SET PROBLEM
Recast the stretch of rows from the line containing "Which of the options" through the line containing "5. the green bud at bbox=[198, 144, 270, 186]" as a numbered list, omitting blank lines.

[BEGIN THE RECORDS]

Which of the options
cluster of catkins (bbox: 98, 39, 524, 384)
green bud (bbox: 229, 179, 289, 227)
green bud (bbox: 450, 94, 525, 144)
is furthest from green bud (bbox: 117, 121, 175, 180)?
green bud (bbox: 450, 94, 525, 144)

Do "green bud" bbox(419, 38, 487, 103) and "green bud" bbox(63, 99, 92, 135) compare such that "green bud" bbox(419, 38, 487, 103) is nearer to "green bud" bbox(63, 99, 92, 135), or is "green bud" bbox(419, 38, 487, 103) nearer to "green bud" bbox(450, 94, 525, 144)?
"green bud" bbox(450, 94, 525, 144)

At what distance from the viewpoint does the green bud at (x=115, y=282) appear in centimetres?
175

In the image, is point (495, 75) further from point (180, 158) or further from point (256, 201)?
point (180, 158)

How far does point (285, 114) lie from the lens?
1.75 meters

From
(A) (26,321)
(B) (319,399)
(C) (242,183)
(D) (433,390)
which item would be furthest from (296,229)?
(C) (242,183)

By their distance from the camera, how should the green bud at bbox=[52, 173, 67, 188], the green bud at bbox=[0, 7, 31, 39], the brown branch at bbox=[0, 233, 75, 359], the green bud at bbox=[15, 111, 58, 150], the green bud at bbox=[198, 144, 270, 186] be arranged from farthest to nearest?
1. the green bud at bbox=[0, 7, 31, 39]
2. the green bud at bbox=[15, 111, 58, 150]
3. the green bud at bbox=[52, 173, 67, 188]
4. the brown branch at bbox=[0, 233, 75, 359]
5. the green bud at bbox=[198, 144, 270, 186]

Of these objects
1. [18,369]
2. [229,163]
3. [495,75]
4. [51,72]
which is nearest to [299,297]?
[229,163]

[END THE RECORDS]
[BEGIN THE RECORDS]

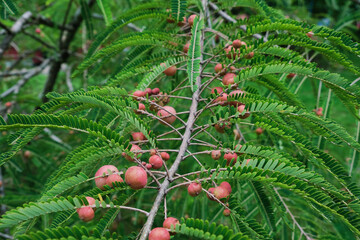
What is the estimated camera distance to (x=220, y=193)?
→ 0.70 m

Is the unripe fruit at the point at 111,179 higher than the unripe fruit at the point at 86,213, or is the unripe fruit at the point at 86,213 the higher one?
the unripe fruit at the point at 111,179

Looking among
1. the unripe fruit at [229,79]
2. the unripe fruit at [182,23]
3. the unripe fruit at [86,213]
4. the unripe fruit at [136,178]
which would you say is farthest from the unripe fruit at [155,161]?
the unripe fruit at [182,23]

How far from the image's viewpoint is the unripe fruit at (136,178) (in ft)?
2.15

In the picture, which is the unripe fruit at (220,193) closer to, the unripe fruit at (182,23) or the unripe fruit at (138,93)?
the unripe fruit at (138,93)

[END THE RECORDS]

ANSWER FOR THE TASK
1. Which of the options
2. cluster of catkins (bbox: 98, 39, 524, 384)
3. green bud (bbox: 229, 179, 289, 227)
4. green bud (bbox: 450, 94, 525, 144)
5. is furthest from green bud (bbox: 117, 121, 175, 180)?
6. green bud (bbox: 450, 94, 525, 144)
7. Do "green bud" bbox(419, 38, 487, 103) and "green bud" bbox(63, 99, 92, 135) compare such that "green bud" bbox(419, 38, 487, 103) is nearer to "green bud" bbox(63, 99, 92, 135), or is "green bud" bbox(419, 38, 487, 103) nearer to "green bud" bbox(450, 94, 525, 144)?
8. "green bud" bbox(450, 94, 525, 144)
9. At what distance from the viewpoint does the green bud at (x=115, y=282) appear in centimetres?
10. 175
11. In the image, is point (495, 75) further from point (180, 158) or further from point (256, 201)?
12. point (180, 158)
13. How far does point (285, 114) lie from the lens?
14. 1.75 meters
15. From
16. (A) (26,321)
17. (B) (319,399)
18. (C) (242,183)
19. (D) (433,390)
20. which item would be furthest from (296,229)?
21. (C) (242,183)
22. By their distance from the camera, how should the green bud at bbox=[52, 173, 67, 188], the green bud at bbox=[0, 7, 31, 39], the brown branch at bbox=[0, 233, 75, 359], the green bud at bbox=[15, 111, 58, 150], the green bud at bbox=[198, 144, 270, 186] be arranged from farthest to nearest?
23. 1. the green bud at bbox=[0, 7, 31, 39]
24. 2. the green bud at bbox=[15, 111, 58, 150]
25. 3. the green bud at bbox=[52, 173, 67, 188]
26. 4. the brown branch at bbox=[0, 233, 75, 359]
27. 5. the green bud at bbox=[198, 144, 270, 186]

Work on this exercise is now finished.